Both ReDSHIFT and TeSeR directly address deorbit and spacecraft removal — from design-phase integration (ReDSHIFT) to active self-removal mechanisms (TeSeR).
PHS SPACE LIMITED
UK space SME specialising in spacecraft deorbit design and self-removal technology for orbital sustainability.
Their core work
PHS SPACE LIMITED is a UK-based space engineering SME focused on spacecraft sustainability — specifically designing satellites to be more easily deorbited and developing self-removal technologies for end-of-life spacecraft. Both of their H2020 projects address the same underlying problem from different angles: ReDSHIFT tackled design-phase integration of future deorbit technologies, while TeSeR focused on active self-removal mechanisms for spacecraft that have completed their mission. They contribute specialist technical input to European research consortia, bringing a commercial SME perspective to what is increasingly a regulatory and liability issue for satellite operators. Their work sits at the intersection of spacecraft design, orbital mechanics, and space debris mitigation — a niche with growing commercial urgency as ESA and ITU tighten end-of-life disposal requirements.
What they specialise in
Both projects sit within the H2020 Space pillar and address orbital sustainability, which is the regulatory and technical framing for debris mitigation.
ReDSHIFT focused on integrating multiple future technologies into spacecraft design from the outset, suggesting systems-level design capability.
TeSeR (Technology for Self Removal of Spacecraft) was dedicated to mechanisms enabling satellites to autonomously remove themselves from orbit.
How they've shifted over time
Both H2020 projects ran in exactly the same 2016–2019 window, so no temporal shift is visible in this dataset — there is no early-period versus late-period distinction to draw. No keyword metadata is available for either project, which further limits trend analysis. What is clear is that by 2016, PHS SPACE had already settled on a focused niche: spacecraft sustainability and end-of-life management, approached from both design methodology and hardware removal angles simultaneously.
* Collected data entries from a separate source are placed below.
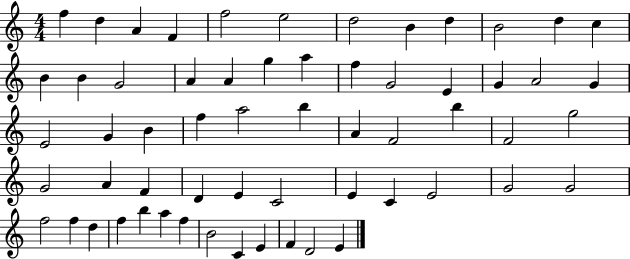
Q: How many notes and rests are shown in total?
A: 60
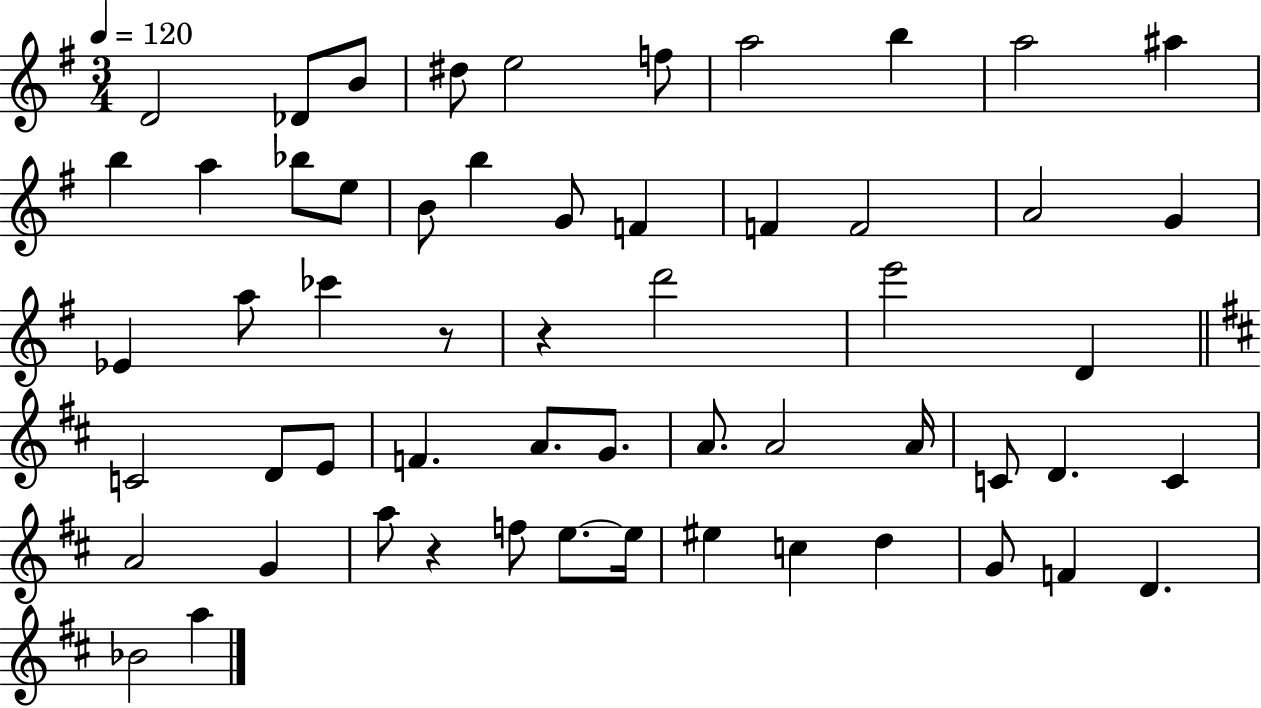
X:1
T:Untitled
M:3/4
L:1/4
K:G
D2 _D/2 B/2 ^d/2 e2 f/2 a2 b a2 ^a b a _b/2 e/2 B/2 b G/2 F F F2 A2 G _E a/2 _c' z/2 z d'2 e'2 D C2 D/2 E/2 F A/2 G/2 A/2 A2 A/4 C/2 D C A2 G a/2 z f/2 e/2 e/4 ^e c d G/2 F D _B2 a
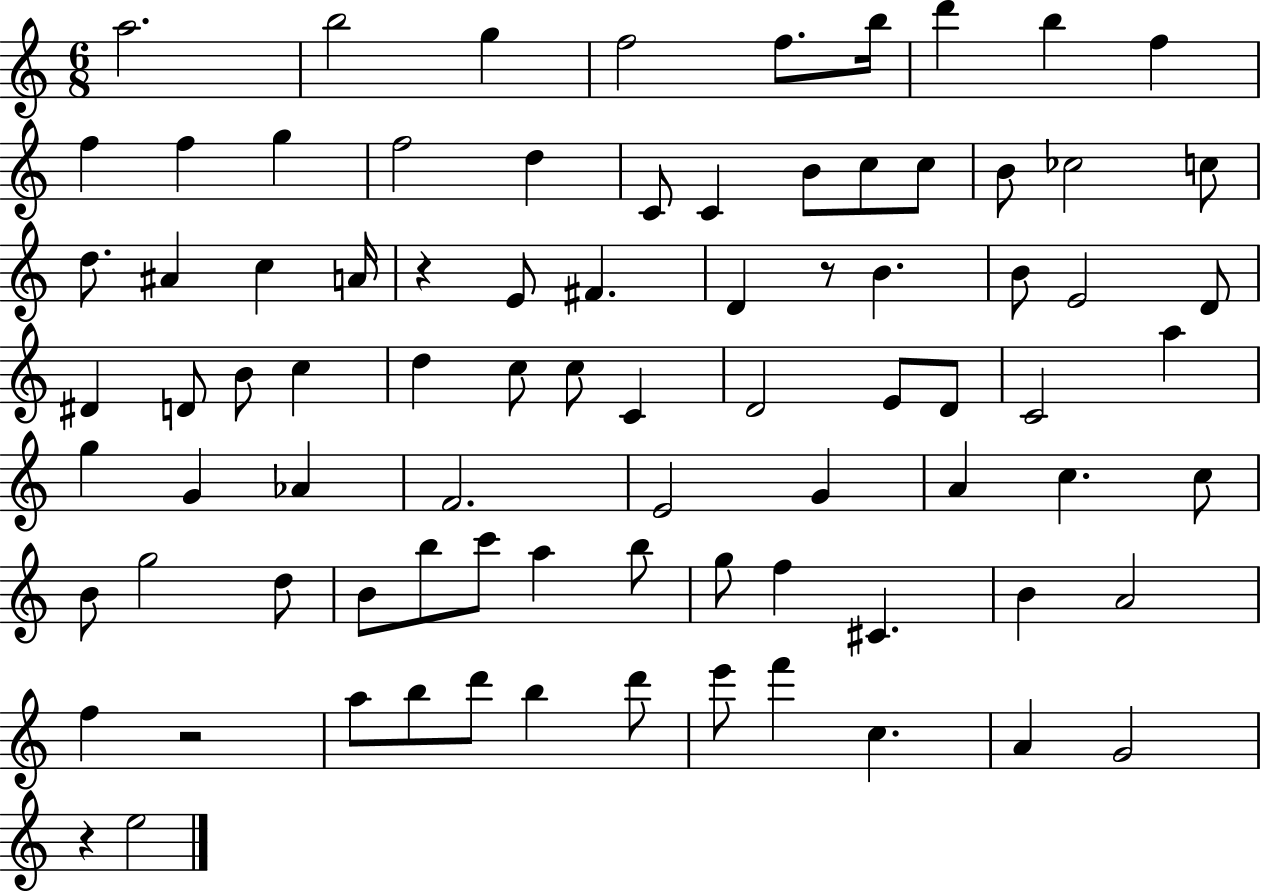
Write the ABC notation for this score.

X:1
T:Untitled
M:6/8
L:1/4
K:C
a2 b2 g f2 f/2 b/4 d' b f f f g f2 d C/2 C B/2 c/2 c/2 B/2 _c2 c/2 d/2 ^A c A/4 z E/2 ^F D z/2 B B/2 E2 D/2 ^D D/2 B/2 c d c/2 c/2 C D2 E/2 D/2 C2 a g G _A F2 E2 G A c c/2 B/2 g2 d/2 B/2 b/2 c'/2 a b/2 g/2 f ^C B A2 f z2 a/2 b/2 d'/2 b d'/2 e'/2 f' c A G2 z e2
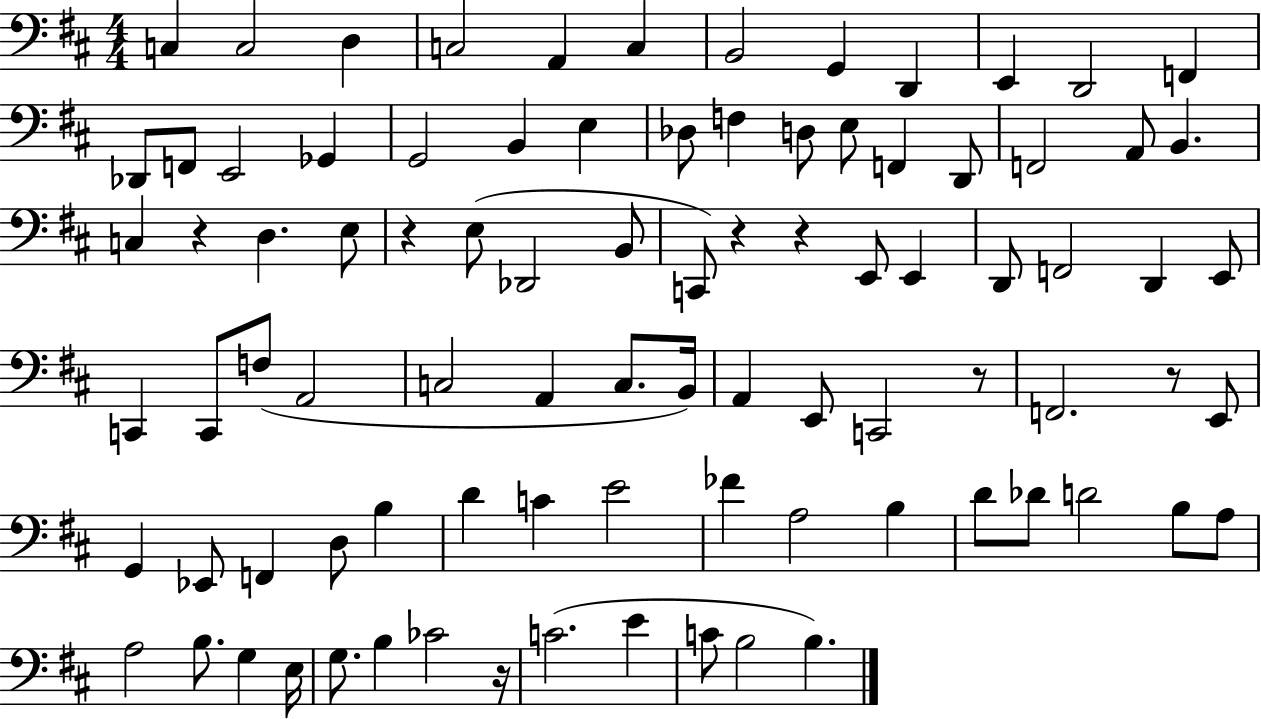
{
  \clef bass
  \numericTimeSignature
  \time 4/4
  \key d \major
  \repeat volta 2 { c4 c2 d4 | c2 a,4 c4 | b,2 g,4 d,4 | e,4 d,2 f,4 | \break des,8 f,8 e,2 ges,4 | g,2 b,4 e4 | des8 f4 d8 e8 f,4 d,8 | f,2 a,8 b,4. | \break c4 r4 d4. e8 | r4 e8( des,2 b,8 | c,8) r4 r4 e,8 e,4 | d,8 f,2 d,4 e,8 | \break c,4 c,8 f8( a,2 | c2 a,4 c8. b,16) | a,4 e,8 c,2 r8 | f,2. r8 e,8 | \break g,4 ees,8 f,4 d8 b4 | d'4 c'4 e'2 | fes'4 a2 b4 | d'8 des'8 d'2 b8 a8 | \break a2 b8. g4 e16 | g8. b4 ces'2 r16 | c'2.( e'4 | c'8 b2 b4.) | \break } \bar "|."
}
With no projects recorded after 2019, it is unclear whether PHS SPACE has continued into Horizon Europe — but the topic of spacecraft end-of-life has only grown in urgency since then, making their expertise more commercially relevant today than when the projects ran.
How they like to work
PHS SPACE has participated exclusively as a consortium partner — never as a project coordinator — across both H2020 projects. This is consistent with a specialist SME that contributes targeted technical expertise within larger, academically or industrially led research teams rather than managing project administration. Their 22 unique partners across 7 countries from just two projects suggests they engage in moderately large consortia (roughly 11 partners each), which is typical for RIA-funded space research.
PHS SPACE has built connections with 22 unique consortium partners across 7 countries through just two projects, suggesting each project involved a substantive European research network. Their collaboration footprint is modest but genuinely cross-border, spanning what is likely a mix of space agencies, universities, and industrial partners common in EU space RIAs.
What sets them apart
PHS SPACE is one of a small number of UK SMEs in the H2020 space pillar working specifically on orbital debris and spacecraft end-of-life — a niche that has moved from research curiosity to regulatory requirement since the projects ran. Their dual participation in both a design-methodology project (ReDSHIFT) and a removal-hardware project (TeSeR) suggests they can contribute across the spacecraft lifecycle, not just one phase. For consortium builders, they offer a commercially oriented SME voice in a domain otherwise dominated by large primes and academic institutions.
Highlights from their portfolio
- ReDSHIFTThe larger of the two projects (EUR 198,372) and the more ambitious in scope — addressing how future technologies can be built into spacecraft design from day one to enable responsible deorbit.
- TeSeRFocused specifically on autonomous self-removal mechanisms for spacecraft, which is now a live commercial and regulatory challenge as satellite operators face mandatory disposal requirements.